DOCUMENT SEGMENT —
Barrel racing is a competitive horse racing sport where the riders compete to get the best time. The race is set up in a cloverleaf pattern which consists of three barrels set up in a triangular position with a start/finish line set up around 60 feet away.

 “You’ll make a figure eight on the right side and go around inside and across,” Jones said. “When you go to the middle you’ll have to shoot forward and go around it, but when you’re coming back you have to book it.”

The barrels are in a triangle configuration with the distance between the right and left barrels being 60 feet from the start line. The middle barrel is 105 feet from the starting line which is the final barrel you head around.

“My [most] exciting part in a race was probably when I got my highest [time] which was ten,” Jones said. “I started crying because I was so excited I made it.”

In barrel racing, the racers use certain strategies to get the fastest time they can. Some of these techniques are slowing down your horse at specific spots or pointing your horse in a certain direction.

“When I first started going to my church I went to one of the rodeos and I saw barrel racing and I [knew I wanted to try it out],” Jones said. “So I got a hold of a horse trainer and she started getting me into barrel racing and then I started my first rodeo.”

The race usually consists of five racers who will individually race their horses in a random order. When a racer knocks down a barrel or does not follow the pattern correctly they will either get a deduction around 5 seconds or get a “no time” call depending on the show.

“My day [starts with] cleaning my horse and then getting my equipment ready,” Jones said. “And finally [I] practice around the barrel before my race.”

The equipment used in barrel racing includes a saddle, spurs, sport boots and a proper bit, which is an attachment that goes around the horse’s mouth. The right equipment allows for safety and security during a race in case of an accident with the horse or rider.

“Have fun,” Jones said. “Be yourself and enjoy barrel racing.”

RECORD LIST —
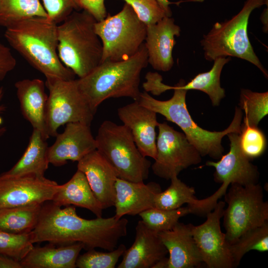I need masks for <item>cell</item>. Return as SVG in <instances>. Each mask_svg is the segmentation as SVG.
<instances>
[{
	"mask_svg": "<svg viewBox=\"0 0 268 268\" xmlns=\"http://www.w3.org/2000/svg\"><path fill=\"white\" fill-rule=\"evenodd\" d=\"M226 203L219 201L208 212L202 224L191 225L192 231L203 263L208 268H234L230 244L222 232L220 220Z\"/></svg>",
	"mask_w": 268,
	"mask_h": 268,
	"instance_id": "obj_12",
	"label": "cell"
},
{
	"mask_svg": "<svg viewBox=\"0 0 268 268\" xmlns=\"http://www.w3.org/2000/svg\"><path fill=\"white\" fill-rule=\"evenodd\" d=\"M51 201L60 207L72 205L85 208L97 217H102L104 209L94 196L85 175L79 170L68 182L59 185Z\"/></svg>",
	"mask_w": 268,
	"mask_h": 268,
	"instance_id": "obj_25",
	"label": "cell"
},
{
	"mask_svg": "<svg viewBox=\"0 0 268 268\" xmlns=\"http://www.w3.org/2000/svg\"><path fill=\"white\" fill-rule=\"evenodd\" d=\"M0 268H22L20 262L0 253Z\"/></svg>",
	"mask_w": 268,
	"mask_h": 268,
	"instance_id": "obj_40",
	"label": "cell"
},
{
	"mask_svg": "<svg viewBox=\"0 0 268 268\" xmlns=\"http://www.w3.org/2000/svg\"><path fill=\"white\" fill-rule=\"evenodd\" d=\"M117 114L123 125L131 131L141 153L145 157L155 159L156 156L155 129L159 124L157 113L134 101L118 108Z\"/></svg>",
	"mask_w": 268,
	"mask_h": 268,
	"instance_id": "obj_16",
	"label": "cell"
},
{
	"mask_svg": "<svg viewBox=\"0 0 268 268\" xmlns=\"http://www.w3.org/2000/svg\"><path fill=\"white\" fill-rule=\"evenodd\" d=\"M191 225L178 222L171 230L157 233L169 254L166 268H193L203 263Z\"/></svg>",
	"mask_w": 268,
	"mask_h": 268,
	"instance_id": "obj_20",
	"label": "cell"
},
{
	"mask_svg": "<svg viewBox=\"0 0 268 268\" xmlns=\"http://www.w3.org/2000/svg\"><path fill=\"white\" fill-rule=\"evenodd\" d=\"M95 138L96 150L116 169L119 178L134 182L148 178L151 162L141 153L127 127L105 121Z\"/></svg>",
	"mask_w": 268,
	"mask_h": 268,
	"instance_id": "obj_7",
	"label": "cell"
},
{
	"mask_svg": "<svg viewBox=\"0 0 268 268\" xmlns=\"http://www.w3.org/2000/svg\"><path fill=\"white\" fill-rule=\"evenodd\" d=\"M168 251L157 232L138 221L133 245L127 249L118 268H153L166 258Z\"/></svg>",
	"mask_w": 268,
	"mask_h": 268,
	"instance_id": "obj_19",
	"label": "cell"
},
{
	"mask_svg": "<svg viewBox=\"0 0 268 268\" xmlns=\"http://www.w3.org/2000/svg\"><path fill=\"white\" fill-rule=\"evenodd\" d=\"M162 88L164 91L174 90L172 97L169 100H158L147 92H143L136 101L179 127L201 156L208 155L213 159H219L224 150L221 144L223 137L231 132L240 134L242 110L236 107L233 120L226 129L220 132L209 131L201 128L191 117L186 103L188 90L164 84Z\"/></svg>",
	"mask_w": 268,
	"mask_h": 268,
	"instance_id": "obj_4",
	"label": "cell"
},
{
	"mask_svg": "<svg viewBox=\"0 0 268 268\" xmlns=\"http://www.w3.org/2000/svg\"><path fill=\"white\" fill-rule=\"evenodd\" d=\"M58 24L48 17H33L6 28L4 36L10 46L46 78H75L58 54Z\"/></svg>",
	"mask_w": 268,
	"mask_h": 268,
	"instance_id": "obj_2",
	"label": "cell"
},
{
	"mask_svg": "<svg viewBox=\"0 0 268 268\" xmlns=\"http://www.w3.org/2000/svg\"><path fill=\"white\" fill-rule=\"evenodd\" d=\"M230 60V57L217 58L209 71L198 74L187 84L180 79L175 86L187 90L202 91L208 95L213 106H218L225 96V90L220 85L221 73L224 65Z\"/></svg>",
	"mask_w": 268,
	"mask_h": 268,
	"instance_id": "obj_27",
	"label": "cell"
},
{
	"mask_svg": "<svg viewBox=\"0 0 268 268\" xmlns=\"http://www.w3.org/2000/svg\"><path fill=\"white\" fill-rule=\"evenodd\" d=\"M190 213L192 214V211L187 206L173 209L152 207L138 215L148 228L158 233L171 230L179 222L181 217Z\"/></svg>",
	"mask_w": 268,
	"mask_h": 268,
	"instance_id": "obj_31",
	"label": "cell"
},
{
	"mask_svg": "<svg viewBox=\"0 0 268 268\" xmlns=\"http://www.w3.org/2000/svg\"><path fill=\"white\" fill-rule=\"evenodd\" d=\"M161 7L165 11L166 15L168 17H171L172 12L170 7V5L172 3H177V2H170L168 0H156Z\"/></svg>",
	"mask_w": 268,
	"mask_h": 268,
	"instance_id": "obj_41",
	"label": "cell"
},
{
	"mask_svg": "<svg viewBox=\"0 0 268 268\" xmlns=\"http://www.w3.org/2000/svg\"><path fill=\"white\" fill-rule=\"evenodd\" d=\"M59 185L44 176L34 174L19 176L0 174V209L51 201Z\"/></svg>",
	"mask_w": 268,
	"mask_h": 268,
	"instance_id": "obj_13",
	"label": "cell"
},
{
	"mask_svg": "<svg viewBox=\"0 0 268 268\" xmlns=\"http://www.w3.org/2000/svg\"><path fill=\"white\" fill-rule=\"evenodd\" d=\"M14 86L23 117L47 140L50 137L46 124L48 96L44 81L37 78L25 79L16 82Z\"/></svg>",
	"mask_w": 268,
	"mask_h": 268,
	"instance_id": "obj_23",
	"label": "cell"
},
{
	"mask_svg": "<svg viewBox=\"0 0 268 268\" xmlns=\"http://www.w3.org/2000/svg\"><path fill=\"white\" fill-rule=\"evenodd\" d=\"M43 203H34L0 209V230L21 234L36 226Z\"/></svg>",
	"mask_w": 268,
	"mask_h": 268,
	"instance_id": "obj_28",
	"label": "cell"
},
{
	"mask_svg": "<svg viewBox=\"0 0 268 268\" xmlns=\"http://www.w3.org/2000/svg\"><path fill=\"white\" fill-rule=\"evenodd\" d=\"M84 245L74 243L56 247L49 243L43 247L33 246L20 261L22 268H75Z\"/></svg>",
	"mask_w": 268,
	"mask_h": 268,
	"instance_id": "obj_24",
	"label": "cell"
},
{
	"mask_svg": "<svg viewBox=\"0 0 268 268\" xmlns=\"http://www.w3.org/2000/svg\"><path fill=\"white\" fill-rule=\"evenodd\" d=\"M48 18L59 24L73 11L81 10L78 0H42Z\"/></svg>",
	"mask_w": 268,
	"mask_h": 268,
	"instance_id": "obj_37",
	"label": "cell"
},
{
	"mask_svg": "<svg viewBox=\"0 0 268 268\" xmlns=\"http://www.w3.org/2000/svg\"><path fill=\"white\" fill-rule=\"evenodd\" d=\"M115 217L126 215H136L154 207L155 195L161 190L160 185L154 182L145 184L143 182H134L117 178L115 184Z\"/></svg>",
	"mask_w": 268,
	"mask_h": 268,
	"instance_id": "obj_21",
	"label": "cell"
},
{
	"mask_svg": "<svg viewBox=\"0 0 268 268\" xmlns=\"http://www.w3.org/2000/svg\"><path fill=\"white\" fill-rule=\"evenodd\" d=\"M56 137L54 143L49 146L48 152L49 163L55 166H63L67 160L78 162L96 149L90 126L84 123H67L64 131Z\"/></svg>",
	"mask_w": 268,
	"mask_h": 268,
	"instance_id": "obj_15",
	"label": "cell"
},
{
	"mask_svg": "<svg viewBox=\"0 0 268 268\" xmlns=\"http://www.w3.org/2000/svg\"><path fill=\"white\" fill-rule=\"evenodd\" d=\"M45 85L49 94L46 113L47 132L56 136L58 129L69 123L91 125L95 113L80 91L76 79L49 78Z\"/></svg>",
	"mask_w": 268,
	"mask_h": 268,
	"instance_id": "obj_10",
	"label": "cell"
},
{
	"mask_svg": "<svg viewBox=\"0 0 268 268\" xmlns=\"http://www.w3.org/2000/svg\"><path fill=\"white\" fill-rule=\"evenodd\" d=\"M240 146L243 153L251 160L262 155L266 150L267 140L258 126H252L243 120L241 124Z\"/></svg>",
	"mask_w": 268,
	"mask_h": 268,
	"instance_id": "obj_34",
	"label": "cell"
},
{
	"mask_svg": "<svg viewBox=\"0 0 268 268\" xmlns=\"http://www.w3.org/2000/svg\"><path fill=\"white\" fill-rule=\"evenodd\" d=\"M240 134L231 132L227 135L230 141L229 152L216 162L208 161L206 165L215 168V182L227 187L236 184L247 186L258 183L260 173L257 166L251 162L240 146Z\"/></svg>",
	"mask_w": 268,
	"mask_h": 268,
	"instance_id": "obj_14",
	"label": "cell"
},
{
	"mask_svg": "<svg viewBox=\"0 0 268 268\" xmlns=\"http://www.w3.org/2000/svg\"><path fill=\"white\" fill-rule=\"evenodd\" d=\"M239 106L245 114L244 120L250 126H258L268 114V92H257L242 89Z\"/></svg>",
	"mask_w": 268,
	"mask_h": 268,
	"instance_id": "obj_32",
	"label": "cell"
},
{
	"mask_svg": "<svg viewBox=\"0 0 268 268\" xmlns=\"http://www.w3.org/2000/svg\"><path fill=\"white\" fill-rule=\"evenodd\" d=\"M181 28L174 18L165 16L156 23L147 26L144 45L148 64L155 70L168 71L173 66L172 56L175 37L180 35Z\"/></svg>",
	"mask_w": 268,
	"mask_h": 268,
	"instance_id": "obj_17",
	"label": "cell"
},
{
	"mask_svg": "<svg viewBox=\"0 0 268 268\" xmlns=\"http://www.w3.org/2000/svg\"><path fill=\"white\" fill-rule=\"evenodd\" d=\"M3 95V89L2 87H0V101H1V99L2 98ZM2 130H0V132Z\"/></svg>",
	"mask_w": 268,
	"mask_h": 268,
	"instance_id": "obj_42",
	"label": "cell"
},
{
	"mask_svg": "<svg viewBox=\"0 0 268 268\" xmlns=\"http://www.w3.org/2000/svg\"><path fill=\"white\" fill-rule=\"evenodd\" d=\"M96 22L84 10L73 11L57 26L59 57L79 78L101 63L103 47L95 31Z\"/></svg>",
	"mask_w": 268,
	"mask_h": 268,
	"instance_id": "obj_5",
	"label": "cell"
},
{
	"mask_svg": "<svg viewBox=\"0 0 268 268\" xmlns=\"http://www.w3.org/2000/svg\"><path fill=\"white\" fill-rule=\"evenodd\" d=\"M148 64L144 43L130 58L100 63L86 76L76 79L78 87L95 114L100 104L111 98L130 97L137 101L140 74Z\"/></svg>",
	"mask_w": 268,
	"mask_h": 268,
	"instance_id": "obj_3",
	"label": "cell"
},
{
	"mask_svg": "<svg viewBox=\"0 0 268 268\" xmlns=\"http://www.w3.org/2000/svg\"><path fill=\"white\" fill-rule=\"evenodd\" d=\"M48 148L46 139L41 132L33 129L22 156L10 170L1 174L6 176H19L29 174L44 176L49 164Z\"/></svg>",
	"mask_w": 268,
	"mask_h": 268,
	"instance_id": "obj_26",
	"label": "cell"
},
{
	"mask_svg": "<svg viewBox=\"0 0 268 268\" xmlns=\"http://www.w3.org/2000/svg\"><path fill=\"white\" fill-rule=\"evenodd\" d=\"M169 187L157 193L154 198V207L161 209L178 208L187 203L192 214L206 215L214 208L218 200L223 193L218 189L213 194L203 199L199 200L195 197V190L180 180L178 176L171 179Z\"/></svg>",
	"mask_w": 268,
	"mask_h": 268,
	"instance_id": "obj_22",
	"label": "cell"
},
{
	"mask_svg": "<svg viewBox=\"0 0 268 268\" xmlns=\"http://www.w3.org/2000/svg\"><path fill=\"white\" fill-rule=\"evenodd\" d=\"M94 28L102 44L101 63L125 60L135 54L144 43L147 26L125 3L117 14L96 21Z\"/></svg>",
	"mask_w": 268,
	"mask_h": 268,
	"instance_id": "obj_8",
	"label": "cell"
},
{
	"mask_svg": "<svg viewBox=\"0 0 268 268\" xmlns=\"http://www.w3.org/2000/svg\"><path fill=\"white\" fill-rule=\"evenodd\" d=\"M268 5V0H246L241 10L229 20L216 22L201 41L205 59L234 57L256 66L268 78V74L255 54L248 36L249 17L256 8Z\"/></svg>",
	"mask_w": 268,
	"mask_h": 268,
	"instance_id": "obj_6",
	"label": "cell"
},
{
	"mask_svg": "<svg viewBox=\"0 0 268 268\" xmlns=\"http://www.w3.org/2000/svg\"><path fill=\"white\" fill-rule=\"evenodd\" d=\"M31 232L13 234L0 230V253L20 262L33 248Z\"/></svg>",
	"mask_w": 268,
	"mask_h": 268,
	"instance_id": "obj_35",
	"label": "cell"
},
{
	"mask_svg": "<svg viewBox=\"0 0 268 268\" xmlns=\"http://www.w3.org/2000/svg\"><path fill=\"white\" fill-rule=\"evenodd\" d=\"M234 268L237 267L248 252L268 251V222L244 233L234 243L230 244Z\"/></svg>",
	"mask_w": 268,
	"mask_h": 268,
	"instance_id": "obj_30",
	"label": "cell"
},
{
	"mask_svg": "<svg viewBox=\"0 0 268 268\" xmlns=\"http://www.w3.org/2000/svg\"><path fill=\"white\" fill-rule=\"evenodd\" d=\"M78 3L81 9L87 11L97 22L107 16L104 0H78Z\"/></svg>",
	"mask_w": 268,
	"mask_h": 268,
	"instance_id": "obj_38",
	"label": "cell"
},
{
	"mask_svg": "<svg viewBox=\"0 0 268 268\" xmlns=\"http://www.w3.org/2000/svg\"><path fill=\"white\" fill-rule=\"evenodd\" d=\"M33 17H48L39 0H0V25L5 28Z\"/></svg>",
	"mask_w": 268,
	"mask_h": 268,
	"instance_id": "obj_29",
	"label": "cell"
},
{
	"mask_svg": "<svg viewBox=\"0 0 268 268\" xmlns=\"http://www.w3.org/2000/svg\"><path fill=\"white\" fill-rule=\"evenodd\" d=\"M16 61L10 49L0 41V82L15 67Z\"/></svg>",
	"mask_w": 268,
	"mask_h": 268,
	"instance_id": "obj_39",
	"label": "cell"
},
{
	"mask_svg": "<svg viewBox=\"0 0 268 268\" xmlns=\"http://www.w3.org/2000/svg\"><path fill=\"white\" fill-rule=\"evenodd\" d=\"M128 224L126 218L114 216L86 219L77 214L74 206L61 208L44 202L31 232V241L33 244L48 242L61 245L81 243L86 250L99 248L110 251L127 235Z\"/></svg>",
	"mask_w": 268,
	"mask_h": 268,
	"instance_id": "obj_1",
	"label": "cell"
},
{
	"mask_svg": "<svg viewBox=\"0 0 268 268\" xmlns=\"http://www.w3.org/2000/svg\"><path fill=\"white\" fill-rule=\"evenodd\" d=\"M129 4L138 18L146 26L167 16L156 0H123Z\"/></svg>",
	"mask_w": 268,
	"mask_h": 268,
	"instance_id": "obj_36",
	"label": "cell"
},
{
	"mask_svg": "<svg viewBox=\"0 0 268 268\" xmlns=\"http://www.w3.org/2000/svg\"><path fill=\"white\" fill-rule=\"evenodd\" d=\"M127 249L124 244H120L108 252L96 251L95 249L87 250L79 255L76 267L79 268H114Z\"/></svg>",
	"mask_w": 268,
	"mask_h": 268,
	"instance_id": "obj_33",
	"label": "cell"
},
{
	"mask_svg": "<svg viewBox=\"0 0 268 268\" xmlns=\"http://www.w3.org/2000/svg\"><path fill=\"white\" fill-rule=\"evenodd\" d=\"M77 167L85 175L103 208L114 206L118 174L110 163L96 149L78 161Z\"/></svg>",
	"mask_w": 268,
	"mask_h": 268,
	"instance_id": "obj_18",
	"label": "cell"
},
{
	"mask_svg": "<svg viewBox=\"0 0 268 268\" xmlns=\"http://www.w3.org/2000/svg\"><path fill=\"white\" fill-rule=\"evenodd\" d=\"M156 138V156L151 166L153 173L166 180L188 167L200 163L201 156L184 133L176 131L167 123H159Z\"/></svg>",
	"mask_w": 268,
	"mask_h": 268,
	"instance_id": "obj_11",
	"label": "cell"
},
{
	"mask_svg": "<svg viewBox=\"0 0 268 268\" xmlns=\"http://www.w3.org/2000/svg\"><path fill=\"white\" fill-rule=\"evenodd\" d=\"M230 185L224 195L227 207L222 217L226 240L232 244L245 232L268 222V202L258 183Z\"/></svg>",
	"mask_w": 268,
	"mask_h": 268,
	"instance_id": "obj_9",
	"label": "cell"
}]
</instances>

WRITTEN REQUEST — How far from the starting line is the middle barrel, according to the barrel racing article?

RESULT BELOW — 105 feet.